Исходный текст
Все чувствовали, что вот-вот железный занавес упадет, что он уже стал прозрачным, как сетка, которая пропускает через себя влияние Запада.Тем не менее, весь контекст Запада трактовался на месте, это было абсолютно русское постсоветское искусство. Те, кто говорят, что это повтор — это полный бред.

Когда я приехал в Россию, уже не было Кабакова, Комара и Меламида, они все уехали до 88 года. Это, отчасти, была трагедия для многих художников. Костя Звездочетов мне однажды сказал, что папа нас кинул. Действительно, Кабаков просто уехал и освободился. Понятно, почему все они уехали. Говорить о том, что было какое-то одно направление, неправильно. Важно ощущать разнообразное искусство тогда. Но уже после 93-94, когда происходят все эти склоки, это исчезает. Интерес со стороны Запада к Горбачеву и возможному появлению новой демократической России потерялся. Тогда в Европе про Россию говорили только как о бандитах и мафии. Интерес иностранных коллекционеров и кураторов к России в плане искусства абсолютно исчез. Художники начали чувствовать себя абсолютно брошенными и ненужными. Часть из них просто ушла из творчества, кто-то открыл ресторан, начал заниматься рекламой, как Мироненко и Абрамишвили. А кто-то из них, как Осмоловский или Кулик, начали делать перформансы, потому что было не продать ничего другого. Единственное выражение в искусстве в то время — это акции. А в конце 90-х годов снова появится арт-рынок и появятся государственные награды. Искусство, которое собирается, которое есть в музее, появляется только тогда, когда есть рынок и когда есть коллекционеры. Все остальное — это их жесты, крики, прыжки, можно называть, как хотим, но это знак того, что все-таки художники всегда обращают внимание на публику. Хотя реагирует не публика, реагирует только очень маленькое количество людей, которые просто будут их поддерживать.

  • Работа Дубосарского и Виноградова
    Работа Дубосарского и Виноградова
  • Обои Пол Матиэ и Майкэл Рэй; Икона «Крещение» 18 век, Север России; Аннушка Броше «Шибары»
    Обои Пол Матиэ и Майкэл Рэй; Икона «Крещение» 18 век, Север России; Аннушка Броше «Шибары»

Задание
Перепишите часть исходного текста, начав с фрагмента, содержащего слова «Все чувствовали, что», и остановившись после слов «это полный бред.». При этом замените «железный занавес» на «железный барьер».

Предоставленные данные
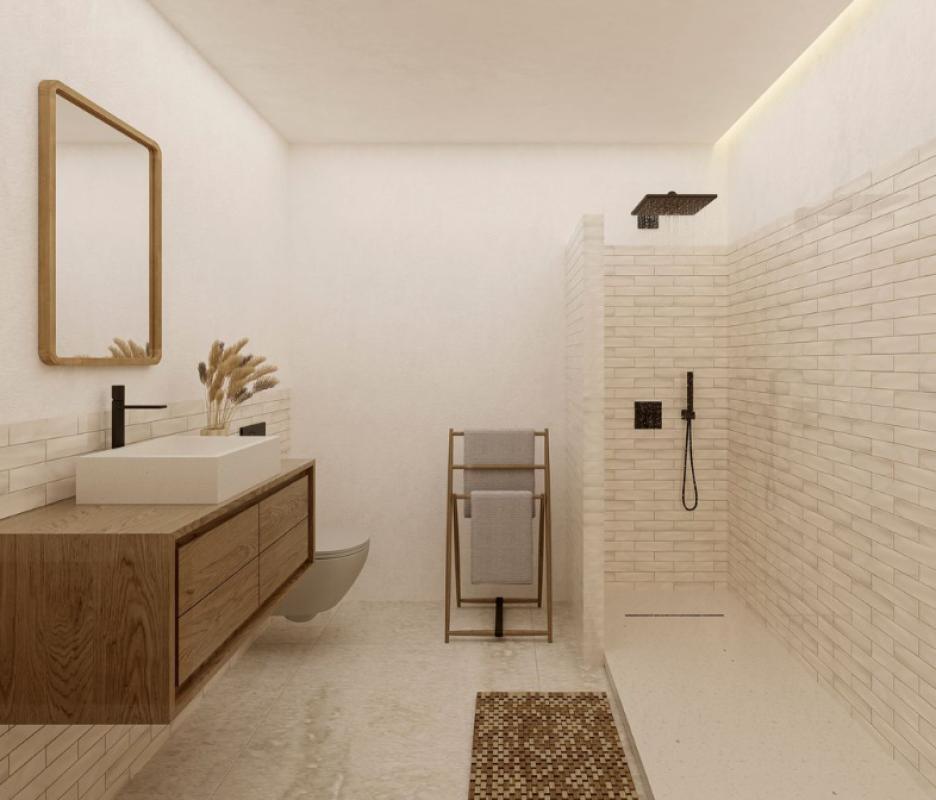 Villas te koop in Benissa | 4 slaapkamers H357162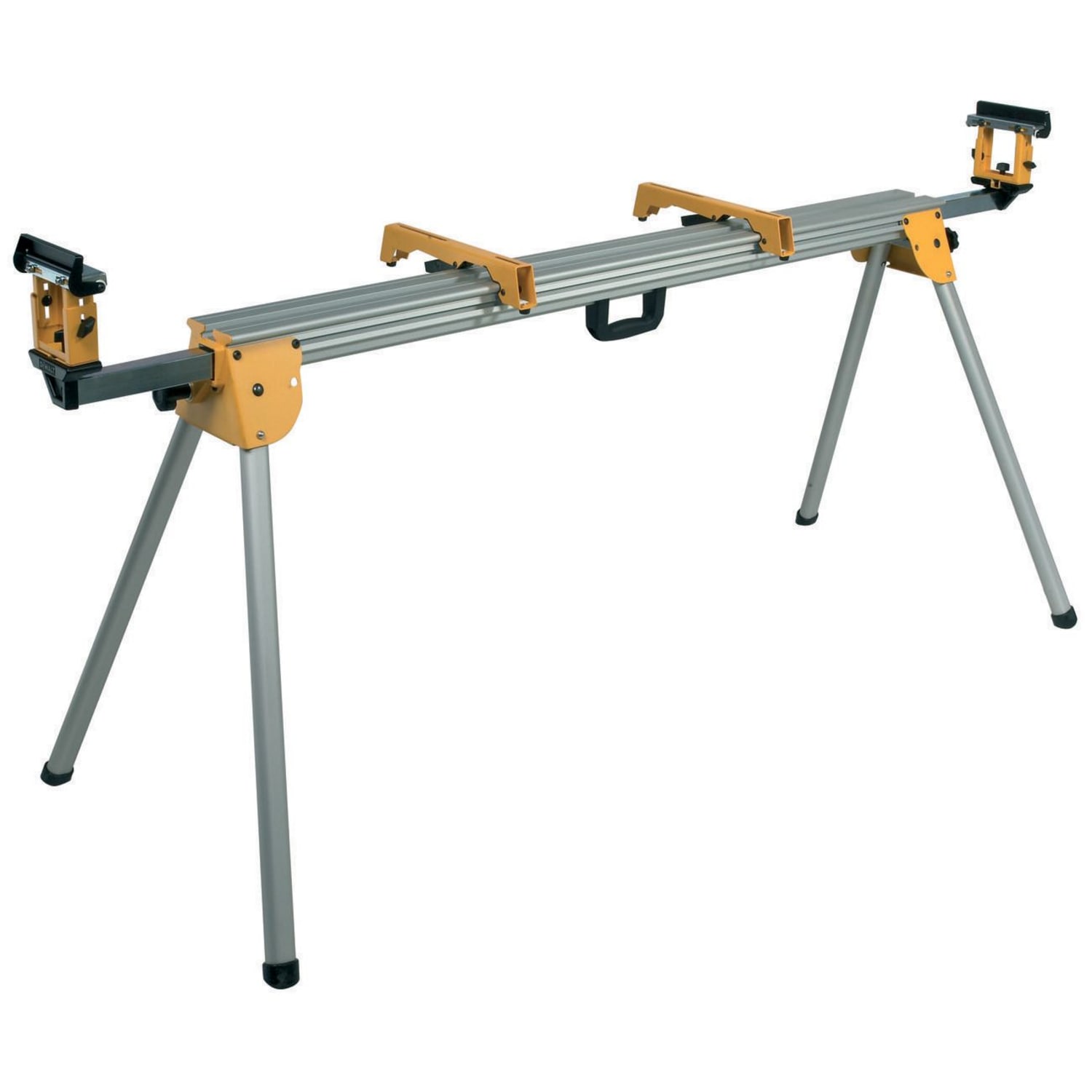 Dewalt 2024 leg stand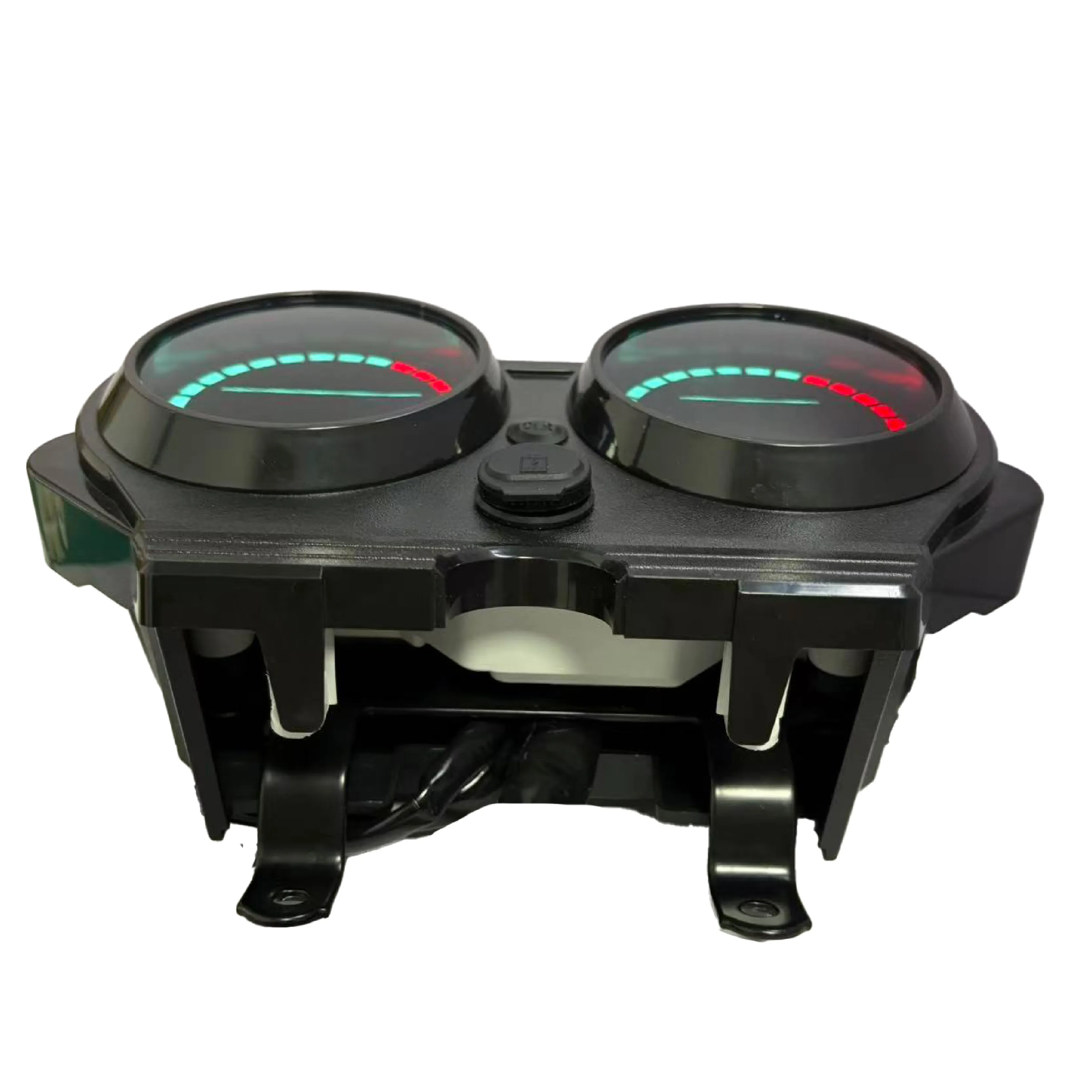 Motorcycle Speedometer by Baihang-1 6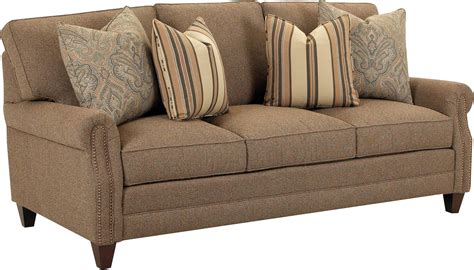 Sofa Hd Furniture Png Transparent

Итог задания
Все чувствовали, что вот-вот железный барьер упадет, что он уже стал прозрачным, как сетка, которая пропускает через себя влияние Запада.Тем не менее, весь контекст Запада трактовался на месте, это было абсолютно русское постсоветское искусство. Те, кто говорят, что это повтор — это полный бред.